Brano da leggere:
○ ○ ○ ○ ○
Maxi frode fiscale, indagati anche dei bergamaschi

I finanzieri del Comando Provinciale della Guardia di Finanza di Varese, diretti dalla Procura della Repubblica di Busto Arsizio, hanno chiuso le indagini e proprio nelle ore della giornata di oggi (martedì 27 dicembre) stanno notificando gli ultimi avvisi di garanzia di una articolata istruttoria che vede coinvolte società lombarde e piemontesi.

Le persone iscritte a vario titolo nel registro degli indagati, a partire dal 2017, sono in totale 23 tra imprenditori, prestanome e una faccendiera svizzera (arrestata insieme ad altri due imprenditori nel 2021), residenti tra le province di Milano, Monza, Bologna, Brescia, Venezia, Parma ed anche a Bergamo.

Fatture fittizie e bonifici bancari

La frode architettata per ripulire denaro contante prevedeva, secondo quanto ricostruito dagli inquirenti, che le fatture fittizie fossero giustificative di bonifici bancari ricevuti dai propri clienti, a cui però veniva in seguito restituito il denaro in contanti, mentre una percentuale veniva trattenuta per il “servizio” reso dagli indagati. A capo delle società fraudolente c’erano numerosi prestanome, reclutati dall’organizzazione criminale al fine di mascherare il proprio operato.

Tanti gli strumenti impiegati dalle Fiamme Gialle per incastrare i colpevoli: analisi di tabulati telefonici, ricostruzioni bancarie, intercettazioni telefoniche, ambientali audio-video e con apparecchiature Gps, pedinamenti, analisi di una vasta documentazione contabile ed amministrativa, oltre che verifiche fiscali hanno portato i militari a ricostruire puntualmente il modus operandi del gruppo.
○ ○ ○ ○ ○
Dati forniti:
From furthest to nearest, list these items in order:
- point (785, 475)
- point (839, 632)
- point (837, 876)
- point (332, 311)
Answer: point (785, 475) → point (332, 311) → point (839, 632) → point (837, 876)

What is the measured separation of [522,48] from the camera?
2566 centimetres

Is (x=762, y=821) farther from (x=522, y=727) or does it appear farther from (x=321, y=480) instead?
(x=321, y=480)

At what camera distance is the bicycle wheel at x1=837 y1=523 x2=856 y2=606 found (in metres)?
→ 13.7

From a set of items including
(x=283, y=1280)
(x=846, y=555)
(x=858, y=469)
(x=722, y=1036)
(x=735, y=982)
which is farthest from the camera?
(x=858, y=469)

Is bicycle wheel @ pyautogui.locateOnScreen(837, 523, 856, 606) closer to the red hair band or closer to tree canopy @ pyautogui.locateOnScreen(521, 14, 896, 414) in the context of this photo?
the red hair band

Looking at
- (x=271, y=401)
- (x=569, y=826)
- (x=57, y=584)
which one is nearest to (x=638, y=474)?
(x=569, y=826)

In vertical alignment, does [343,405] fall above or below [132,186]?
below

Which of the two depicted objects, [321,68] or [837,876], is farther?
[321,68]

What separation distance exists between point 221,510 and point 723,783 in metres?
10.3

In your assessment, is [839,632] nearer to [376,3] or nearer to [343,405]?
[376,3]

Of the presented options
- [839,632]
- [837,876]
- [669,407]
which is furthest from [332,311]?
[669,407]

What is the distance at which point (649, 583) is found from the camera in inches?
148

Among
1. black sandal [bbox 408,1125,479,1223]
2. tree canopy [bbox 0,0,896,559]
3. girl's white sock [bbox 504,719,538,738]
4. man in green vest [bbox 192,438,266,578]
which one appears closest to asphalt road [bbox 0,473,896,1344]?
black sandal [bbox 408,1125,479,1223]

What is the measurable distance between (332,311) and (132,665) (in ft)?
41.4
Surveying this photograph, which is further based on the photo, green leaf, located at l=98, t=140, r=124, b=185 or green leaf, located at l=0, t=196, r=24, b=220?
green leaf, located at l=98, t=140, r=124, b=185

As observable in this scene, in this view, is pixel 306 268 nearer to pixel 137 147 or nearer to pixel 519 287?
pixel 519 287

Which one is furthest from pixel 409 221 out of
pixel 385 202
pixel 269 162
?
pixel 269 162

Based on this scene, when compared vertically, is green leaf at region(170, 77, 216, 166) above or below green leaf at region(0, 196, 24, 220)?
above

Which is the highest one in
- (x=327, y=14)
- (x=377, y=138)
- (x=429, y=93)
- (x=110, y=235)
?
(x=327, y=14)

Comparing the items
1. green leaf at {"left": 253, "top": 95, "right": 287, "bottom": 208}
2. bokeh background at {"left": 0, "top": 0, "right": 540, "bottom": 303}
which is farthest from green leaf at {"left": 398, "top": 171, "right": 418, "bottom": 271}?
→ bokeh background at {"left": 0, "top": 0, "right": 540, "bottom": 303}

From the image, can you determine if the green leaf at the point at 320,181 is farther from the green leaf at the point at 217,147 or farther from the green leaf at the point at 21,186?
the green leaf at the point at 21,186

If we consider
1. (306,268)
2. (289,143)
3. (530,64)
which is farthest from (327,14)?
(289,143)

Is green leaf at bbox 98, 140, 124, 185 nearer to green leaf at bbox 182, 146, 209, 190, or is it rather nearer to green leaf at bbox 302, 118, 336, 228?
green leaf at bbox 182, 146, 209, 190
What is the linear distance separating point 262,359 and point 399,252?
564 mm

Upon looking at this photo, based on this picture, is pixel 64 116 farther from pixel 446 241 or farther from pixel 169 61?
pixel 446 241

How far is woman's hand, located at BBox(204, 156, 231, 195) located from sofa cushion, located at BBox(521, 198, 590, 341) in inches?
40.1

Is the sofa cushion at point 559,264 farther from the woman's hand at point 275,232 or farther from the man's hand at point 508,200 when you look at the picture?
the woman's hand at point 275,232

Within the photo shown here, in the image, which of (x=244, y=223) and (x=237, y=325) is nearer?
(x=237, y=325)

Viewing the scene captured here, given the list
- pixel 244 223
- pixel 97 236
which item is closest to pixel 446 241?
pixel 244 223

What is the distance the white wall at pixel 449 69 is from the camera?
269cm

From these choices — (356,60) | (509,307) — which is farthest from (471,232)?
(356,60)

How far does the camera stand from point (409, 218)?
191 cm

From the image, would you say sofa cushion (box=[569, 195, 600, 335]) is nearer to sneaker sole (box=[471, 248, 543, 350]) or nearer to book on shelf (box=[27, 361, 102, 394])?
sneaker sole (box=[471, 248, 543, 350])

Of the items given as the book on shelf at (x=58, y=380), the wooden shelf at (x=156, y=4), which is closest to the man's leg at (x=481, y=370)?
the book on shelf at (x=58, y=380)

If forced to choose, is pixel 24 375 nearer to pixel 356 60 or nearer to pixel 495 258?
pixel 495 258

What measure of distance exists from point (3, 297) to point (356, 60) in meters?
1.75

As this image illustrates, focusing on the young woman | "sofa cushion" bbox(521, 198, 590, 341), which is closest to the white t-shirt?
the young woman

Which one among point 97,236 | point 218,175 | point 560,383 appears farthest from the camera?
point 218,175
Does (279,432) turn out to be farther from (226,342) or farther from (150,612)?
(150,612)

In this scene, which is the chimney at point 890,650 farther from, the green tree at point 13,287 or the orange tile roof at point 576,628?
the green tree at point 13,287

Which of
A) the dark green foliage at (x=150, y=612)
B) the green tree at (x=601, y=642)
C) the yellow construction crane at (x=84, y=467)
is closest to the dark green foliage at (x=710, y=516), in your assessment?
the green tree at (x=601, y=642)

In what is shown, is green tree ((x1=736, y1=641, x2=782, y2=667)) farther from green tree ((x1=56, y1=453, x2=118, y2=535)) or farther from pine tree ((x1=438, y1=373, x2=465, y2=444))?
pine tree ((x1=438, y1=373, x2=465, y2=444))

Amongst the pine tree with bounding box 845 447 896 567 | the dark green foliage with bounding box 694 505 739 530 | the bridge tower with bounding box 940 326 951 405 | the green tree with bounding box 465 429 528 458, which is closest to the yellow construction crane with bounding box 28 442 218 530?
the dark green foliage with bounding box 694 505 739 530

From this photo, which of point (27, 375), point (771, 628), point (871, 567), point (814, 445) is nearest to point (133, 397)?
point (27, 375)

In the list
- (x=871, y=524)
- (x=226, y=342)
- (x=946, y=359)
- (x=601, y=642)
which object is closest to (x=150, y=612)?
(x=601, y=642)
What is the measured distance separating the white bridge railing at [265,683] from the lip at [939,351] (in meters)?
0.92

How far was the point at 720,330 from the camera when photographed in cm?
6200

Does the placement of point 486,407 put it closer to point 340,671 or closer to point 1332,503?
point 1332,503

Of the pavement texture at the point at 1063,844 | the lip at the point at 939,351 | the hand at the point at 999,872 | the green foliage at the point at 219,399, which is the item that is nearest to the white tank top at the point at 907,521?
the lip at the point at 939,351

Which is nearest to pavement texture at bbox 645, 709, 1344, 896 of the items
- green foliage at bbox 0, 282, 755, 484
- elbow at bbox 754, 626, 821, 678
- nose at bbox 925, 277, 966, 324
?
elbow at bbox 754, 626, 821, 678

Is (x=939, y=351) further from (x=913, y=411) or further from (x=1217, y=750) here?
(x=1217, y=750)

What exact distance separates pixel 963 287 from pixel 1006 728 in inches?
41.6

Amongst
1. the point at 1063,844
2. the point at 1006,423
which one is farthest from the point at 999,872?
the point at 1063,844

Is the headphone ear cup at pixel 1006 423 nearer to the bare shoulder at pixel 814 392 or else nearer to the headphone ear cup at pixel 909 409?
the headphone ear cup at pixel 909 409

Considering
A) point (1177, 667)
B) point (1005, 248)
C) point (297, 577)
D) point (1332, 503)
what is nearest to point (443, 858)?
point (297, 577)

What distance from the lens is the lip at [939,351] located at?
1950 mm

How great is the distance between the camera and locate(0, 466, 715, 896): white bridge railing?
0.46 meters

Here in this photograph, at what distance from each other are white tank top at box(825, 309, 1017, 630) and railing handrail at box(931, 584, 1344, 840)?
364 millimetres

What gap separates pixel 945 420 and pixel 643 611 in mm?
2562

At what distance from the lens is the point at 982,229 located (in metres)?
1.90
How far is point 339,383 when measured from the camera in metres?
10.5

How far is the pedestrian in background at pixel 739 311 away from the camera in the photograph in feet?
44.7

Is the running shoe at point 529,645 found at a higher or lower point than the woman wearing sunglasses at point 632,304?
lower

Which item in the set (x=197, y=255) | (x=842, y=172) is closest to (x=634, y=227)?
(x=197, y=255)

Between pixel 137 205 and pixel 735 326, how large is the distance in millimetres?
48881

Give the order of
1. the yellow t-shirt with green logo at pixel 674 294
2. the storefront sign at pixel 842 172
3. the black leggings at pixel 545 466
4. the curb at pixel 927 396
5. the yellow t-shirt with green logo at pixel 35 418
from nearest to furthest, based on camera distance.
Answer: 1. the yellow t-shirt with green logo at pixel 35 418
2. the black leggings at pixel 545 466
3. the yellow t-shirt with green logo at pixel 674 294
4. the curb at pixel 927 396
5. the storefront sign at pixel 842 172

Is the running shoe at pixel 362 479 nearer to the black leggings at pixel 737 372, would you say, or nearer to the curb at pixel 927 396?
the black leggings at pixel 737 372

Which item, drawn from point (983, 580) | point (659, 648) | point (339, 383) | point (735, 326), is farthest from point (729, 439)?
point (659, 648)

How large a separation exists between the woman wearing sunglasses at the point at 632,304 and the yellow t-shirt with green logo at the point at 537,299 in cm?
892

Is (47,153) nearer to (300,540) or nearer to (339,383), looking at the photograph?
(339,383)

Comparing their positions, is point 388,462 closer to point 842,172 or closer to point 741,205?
○ ○ ○ ○ ○
Lavoro richiesto:
A) Quante persone risultano in totale iscritte nel registro degli indagati secondo il brano sulla maxi frode fiscale?
B) Prosegui il brano sulla maxi frode fiscale a partire dalla sua ultima frase.

Risposte scritte:
A) In totale 23 persone, tra imprenditori, prestanome e una faccendiera svizzera.

B)
Il sistema delle “cartiere” consentiva a società, attive ed operanti in vari settori merceologici, di conseguire indebiti ed ingenti risparmi di natura fiscale deducendo costi e (spesso) detraendo Iva a credito. Tutti benefici che non spettavano loro, in quanto appunto garantiti dall’utilizzo di fatture per operazioni inesistenti. Tale sistema permetteva anche a soggetti, possessori di ingenti quantità di denaro contante di dubbia provenienza, di ripulire il denaro reinserendolo nel circuito legale.

Sono moltissime le aziende finite sotto la lente d’ingrandimento dei finanzieri che, dal 2017 al 2021, hanno beneficiato complessivamente di 30 milioni di euro di fatture per operazioni inesistenti, oltre all’Iva indebitamente detratta per 4 milioni di euro.

Sentenza di condanna per patteggiamento

Al termine delle attività investigative la competente Autorità Giudiziaria ha ottenuto una sentenza di condanna per patteggiamento nei confronti dei tre principali indagati, in aggiunta alla chiusura delle indagini su imprenditori, prestanome e l’attivo colletto bianco elvetico. In tale contesto sono state, altresì, disposte specifiche misure cautelari con sequestro preventivo di beni, denaro ed altre utilità al fine di tutelare la successiva pretesa erariale, per un valore complessivo pari a circa 6 milioni di euro, nei confronti dei molteplici uomini d’affari indagati.